| Instruction |
Write out all the material exactly. Leave nothing out.

Records of scene-based questions:
◆ ◆ ◆ ◆ ◆

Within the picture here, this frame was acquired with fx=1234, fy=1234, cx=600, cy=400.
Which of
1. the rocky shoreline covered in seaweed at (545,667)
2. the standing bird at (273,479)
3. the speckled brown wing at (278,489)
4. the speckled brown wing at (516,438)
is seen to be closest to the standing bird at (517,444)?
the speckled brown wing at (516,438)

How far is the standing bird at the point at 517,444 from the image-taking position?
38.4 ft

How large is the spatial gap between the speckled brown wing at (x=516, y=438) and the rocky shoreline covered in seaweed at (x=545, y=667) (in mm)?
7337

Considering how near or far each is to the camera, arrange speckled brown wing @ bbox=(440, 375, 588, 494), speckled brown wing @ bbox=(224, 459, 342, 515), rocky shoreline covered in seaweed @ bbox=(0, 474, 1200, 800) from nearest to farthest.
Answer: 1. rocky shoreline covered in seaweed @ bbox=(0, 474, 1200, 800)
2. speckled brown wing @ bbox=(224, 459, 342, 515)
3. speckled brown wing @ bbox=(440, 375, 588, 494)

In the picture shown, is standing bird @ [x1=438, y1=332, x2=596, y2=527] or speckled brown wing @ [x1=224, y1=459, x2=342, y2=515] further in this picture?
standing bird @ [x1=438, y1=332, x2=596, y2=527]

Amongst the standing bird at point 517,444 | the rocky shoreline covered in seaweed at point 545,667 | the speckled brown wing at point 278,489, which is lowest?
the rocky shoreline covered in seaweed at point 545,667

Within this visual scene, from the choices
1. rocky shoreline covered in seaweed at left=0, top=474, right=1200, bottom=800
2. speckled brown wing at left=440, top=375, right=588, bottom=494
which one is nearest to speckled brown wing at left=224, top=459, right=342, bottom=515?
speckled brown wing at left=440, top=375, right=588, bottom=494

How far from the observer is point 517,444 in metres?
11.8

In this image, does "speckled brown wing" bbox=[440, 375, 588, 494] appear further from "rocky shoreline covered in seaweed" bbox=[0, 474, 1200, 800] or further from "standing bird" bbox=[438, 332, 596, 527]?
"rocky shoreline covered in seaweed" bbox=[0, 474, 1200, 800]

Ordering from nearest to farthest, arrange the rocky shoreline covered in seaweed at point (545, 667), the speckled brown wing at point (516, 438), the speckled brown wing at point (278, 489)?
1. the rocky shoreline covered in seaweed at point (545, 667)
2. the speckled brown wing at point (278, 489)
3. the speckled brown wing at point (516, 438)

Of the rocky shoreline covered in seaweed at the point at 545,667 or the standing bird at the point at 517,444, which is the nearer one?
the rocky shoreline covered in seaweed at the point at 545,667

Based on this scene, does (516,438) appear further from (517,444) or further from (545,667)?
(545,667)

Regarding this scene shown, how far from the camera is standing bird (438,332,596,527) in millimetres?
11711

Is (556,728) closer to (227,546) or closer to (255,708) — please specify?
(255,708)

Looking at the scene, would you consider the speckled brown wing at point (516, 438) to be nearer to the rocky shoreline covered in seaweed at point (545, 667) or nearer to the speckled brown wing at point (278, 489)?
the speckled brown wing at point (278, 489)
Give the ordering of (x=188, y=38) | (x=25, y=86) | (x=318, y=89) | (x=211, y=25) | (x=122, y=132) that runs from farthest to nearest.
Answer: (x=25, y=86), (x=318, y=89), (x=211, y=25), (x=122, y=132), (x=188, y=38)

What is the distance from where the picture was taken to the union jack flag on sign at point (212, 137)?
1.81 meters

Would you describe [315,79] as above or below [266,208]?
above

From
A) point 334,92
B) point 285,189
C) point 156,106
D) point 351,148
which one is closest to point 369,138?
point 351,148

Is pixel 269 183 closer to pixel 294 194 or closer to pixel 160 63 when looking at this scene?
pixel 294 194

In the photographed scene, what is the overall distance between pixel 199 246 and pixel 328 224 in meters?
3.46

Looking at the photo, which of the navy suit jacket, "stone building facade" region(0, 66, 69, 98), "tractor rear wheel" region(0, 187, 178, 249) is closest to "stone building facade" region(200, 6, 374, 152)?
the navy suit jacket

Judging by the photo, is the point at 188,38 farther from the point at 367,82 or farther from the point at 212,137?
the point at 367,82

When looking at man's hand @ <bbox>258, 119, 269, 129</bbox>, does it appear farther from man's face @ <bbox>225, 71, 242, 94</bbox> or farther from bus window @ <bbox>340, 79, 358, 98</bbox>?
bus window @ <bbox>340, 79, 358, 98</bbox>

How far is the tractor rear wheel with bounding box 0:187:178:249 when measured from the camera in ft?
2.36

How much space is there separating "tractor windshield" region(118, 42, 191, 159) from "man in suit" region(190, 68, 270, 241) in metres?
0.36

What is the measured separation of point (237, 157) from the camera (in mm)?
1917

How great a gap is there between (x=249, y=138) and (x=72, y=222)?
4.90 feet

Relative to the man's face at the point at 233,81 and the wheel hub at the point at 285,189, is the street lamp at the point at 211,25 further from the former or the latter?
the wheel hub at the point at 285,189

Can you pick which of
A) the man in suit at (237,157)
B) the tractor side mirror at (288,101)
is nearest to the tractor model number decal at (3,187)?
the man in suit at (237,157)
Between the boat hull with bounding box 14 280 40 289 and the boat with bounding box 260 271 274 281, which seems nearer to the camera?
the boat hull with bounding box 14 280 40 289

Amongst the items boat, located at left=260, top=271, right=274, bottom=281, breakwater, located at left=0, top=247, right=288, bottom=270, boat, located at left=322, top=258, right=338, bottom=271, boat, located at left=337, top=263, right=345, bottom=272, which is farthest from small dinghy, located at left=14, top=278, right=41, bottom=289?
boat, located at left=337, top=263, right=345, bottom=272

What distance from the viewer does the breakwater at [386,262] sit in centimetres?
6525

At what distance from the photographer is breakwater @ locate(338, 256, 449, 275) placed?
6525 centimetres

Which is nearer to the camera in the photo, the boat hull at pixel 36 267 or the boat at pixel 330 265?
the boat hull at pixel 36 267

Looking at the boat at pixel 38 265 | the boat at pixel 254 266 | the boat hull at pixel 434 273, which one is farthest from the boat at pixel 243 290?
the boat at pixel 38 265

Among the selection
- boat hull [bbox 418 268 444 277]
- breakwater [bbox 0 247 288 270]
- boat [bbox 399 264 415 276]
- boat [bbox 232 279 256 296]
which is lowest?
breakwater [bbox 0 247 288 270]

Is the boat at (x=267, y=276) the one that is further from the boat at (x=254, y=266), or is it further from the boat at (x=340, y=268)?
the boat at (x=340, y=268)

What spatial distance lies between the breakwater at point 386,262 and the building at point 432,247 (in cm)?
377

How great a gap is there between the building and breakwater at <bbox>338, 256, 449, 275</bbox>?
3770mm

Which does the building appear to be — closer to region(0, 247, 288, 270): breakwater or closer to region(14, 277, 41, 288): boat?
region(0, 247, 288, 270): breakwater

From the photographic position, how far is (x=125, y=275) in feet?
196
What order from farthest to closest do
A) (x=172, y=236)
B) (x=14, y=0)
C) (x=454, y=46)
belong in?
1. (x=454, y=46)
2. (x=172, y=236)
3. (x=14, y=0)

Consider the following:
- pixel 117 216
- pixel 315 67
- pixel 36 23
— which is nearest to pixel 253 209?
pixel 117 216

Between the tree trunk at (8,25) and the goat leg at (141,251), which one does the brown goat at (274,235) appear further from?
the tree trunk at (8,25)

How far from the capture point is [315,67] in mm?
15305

◆ ◆ ◆ ◆ ◆

| Result of the exercise |
Within the picture here, this frame was acquired with fx=1234, fy=1234, cx=600, cy=400.
Which of
1. the rocky shoreline covered in seaweed at (545,667)
2. the standing bird at (273,479)
3. the speckled brown wing at (278,489)
4. the speckled brown wing at (516,438)
is seen to be closest to the standing bird at (517,444)?
the speckled brown wing at (516,438)

How far is the standing bird at the point at 517,444 from the image-taking position?
38.4 ft

How large is the spatial gap between the speckled brown wing at (x=516, y=438) and the rocky shoreline covered in seaweed at (x=545, y=667) (in mm)?
7337

Considering how near or far each is to the camera, arrange speckled brown wing @ bbox=(440, 375, 588, 494), speckled brown wing @ bbox=(224, 459, 342, 515), rocky shoreline covered in seaweed @ bbox=(0, 474, 1200, 800) from nearest to farthest.
Answer: 1. rocky shoreline covered in seaweed @ bbox=(0, 474, 1200, 800)
2. speckled brown wing @ bbox=(224, 459, 342, 515)
3. speckled brown wing @ bbox=(440, 375, 588, 494)

In the picture shown, is standing bird @ [x1=438, y1=332, x2=596, y2=527] or speckled brown wing @ [x1=224, y1=459, x2=342, y2=515] further in this picture?
standing bird @ [x1=438, y1=332, x2=596, y2=527]

Amongst the standing bird at point 517,444 | the rocky shoreline covered in seaweed at point 545,667 | the speckled brown wing at point 278,489, which is lowest?
the rocky shoreline covered in seaweed at point 545,667

Within this visual scene, from the choices
1. rocky shoreline covered in seaweed at left=0, top=474, right=1200, bottom=800
2. speckled brown wing at left=440, top=375, right=588, bottom=494
which one is nearest to speckled brown wing at left=224, top=459, right=342, bottom=515?
speckled brown wing at left=440, top=375, right=588, bottom=494

How far from the observer is point 517,444 in metres?
11.8

In this image, does "speckled brown wing" bbox=[440, 375, 588, 494] appear further from "rocky shoreline covered in seaweed" bbox=[0, 474, 1200, 800] or further from "standing bird" bbox=[438, 332, 596, 527]?
"rocky shoreline covered in seaweed" bbox=[0, 474, 1200, 800]

Ordering from nearest to farthest, arrange the rocky shoreline covered in seaweed at point (545, 667), the speckled brown wing at point (516, 438), the speckled brown wing at point (278, 489)?
1. the rocky shoreline covered in seaweed at point (545, 667)
2. the speckled brown wing at point (278, 489)
3. the speckled brown wing at point (516, 438)

Of the rocky shoreline covered in seaweed at the point at 545,667 or the standing bird at the point at 517,444, which is the nearer one?
the rocky shoreline covered in seaweed at the point at 545,667

Based on this scene, does (516,438) appear further from (517,444) or further from (545,667)?
(545,667)

Regarding this scene shown, how far from the camera is standing bird (438,332,596,527) in millimetres?
11711

Is (556,728) closer to (227,546) or closer to (255,708) — please specify?
(255,708)

Looking at the scene, would you consider the speckled brown wing at point (516, 438) to be nearer to the rocky shoreline covered in seaweed at point (545, 667) or nearer to the speckled brown wing at point (278, 489)?
the speckled brown wing at point (278, 489)
Give the ordering of (x=188, y=38) | (x=25, y=86) | (x=318, y=89) | (x=211, y=25) | (x=122, y=132) that runs from farthest to nearest.
Answer: (x=25, y=86), (x=318, y=89), (x=211, y=25), (x=122, y=132), (x=188, y=38)

What is the distance from where the picture was taken to the union jack flag on sign at point (212, 137)?
1.81 meters

Would you describe [315,79] as above or below [266,208]?
above

From
A) point 334,92
B) point 285,189
C) point 156,106
D) point 351,148
which one is closest to point 369,138?
point 351,148

Is pixel 269 183 closer to pixel 294 194 or closer to pixel 160 63 when looking at this scene?
pixel 294 194

In the photographed scene, what is the overall distance between pixel 199 246 and pixel 328 224 in meters?
3.46

Looking at the photo, which of the navy suit jacket, "stone building facade" region(0, 66, 69, 98), "tractor rear wheel" region(0, 187, 178, 249) is closest to "stone building facade" region(200, 6, 374, 152)?
the navy suit jacket

Judging by the photo, is the point at 188,38 farther from the point at 367,82 or farther from the point at 212,137?
the point at 367,82

When looking at man's hand @ <bbox>258, 119, 269, 129</bbox>, does it appear farther from man's face @ <bbox>225, 71, 242, 94</bbox> or farther from bus window @ <bbox>340, 79, 358, 98</bbox>?
bus window @ <bbox>340, 79, 358, 98</bbox>

How far is the tractor rear wheel with bounding box 0:187:178:249 when measured from the camera in ft?
2.36

How much space is there separating "tractor windshield" region(118, 42, 191, 159) from "man in suit" region(190, 68, 270, 241) in metres?
0.36

What is the measured separation of point (237, 157) from the camera (in mm)?
1917

How great a gap is there between (x=249, y=138) and (x=72, y=222)?
4.90 feet

Relative to the man's face at the point at 233,81 and the wheel hub at the point at 285,189, is the street lamp at the point at 211,25 further from the former or the latter?
the wheel hub at the point at 285,189

Can you pick which of
A) the man in suit at (237,157)
B) the tractor side mirror at (288,101)
is nearest to the tractor model number decal at (3,187)?
the man in suit at (237,157)
Between the boat hull with bounding box 14 280 40 289 and the boat with bounding box 260 271 274 281, which seems nearer to the camera?
the boat hull with bounding box 14 280 40 289

Amongst the items boat, located at left=260, top=271, right=274, bottom=281, breakwater, located at left=0, top=247, right=288, bottom=270, boat, located at left=322, top=258, right=338, bottom=271, boat, located at left=337, top=263, right=345, bottom=272, which is farthest from small dinghy, located at left=14, top=278, right=41, bottom=289?
boat, located at left=337, top=263, right=345, bottom=272

What distance from the viewer does the breakwater at [386,262] sit in centimetres?
6525

At what distance from the photographer is breakwater @ locate(338, 256, 449, 275) placed?
6525 centimetres

Which is nearer to the camera in the photo, the boat hull at pixel 36 267 or the boat at pixel 330 265?
the boat hull at pixel 36 267

Looking at the boat at pixel 38 265 | the boat at pixel 254 266 | the boat hull at pixel 434 273, which one is farthest from the boat at pixel 243 290?
the boat at pixel 38 265

Among the selection
- boat hull [bbox 418 268 444 277]
- breakwater [bbox 0 247 288 270]
- boat [bbox 399 264 415 276]
- boat [bbox 232 279 256 296]
which is lowest?
breakwater [bbox 0 247 288 270]

Is the boat at (x=267, y=276) the one that is further from the boat at (x=254, y=266), or is it further from the boat at (x=340, y=268)?
the boat at (x=340, y=268)

What spatial distance lies between the breakwater at point 386,262 and the building at point 432,247 (in cm)?
377

How great a gap is there between the building and breakwater at <bbox>338, 256, 449, 275</bbox>?
3770mm

Which does the building appear to be — closer to region(0, 247, 288, 270): breakwater or closer to region(14, 277, 41, 288): boat?
region(0, 247, 288, 270): breakwater

From the photographic position, how far is (x=125, y=275) in feet?
196
What order from farthest to closest do
A) (x=172, y=236)
B) (x=14, y=0)
C) (x=454, y=46)
belong in?
1. (x=454, y=46)
2. (x=172, y=236)
3. (x=14, y=0)

Consider the following:
- pixel 117 216
- pixel 315 67
- pixel 36 23
— which is nearest to pixel 253 209?
pixel 117 216

Between the tree trunk at (8,25) and the goat leg at (141,251), which one does the brown goat at (274,235) appear further from?
the tree trunk at (8,25)

How far from the capture point is [315,67] in mm?
15305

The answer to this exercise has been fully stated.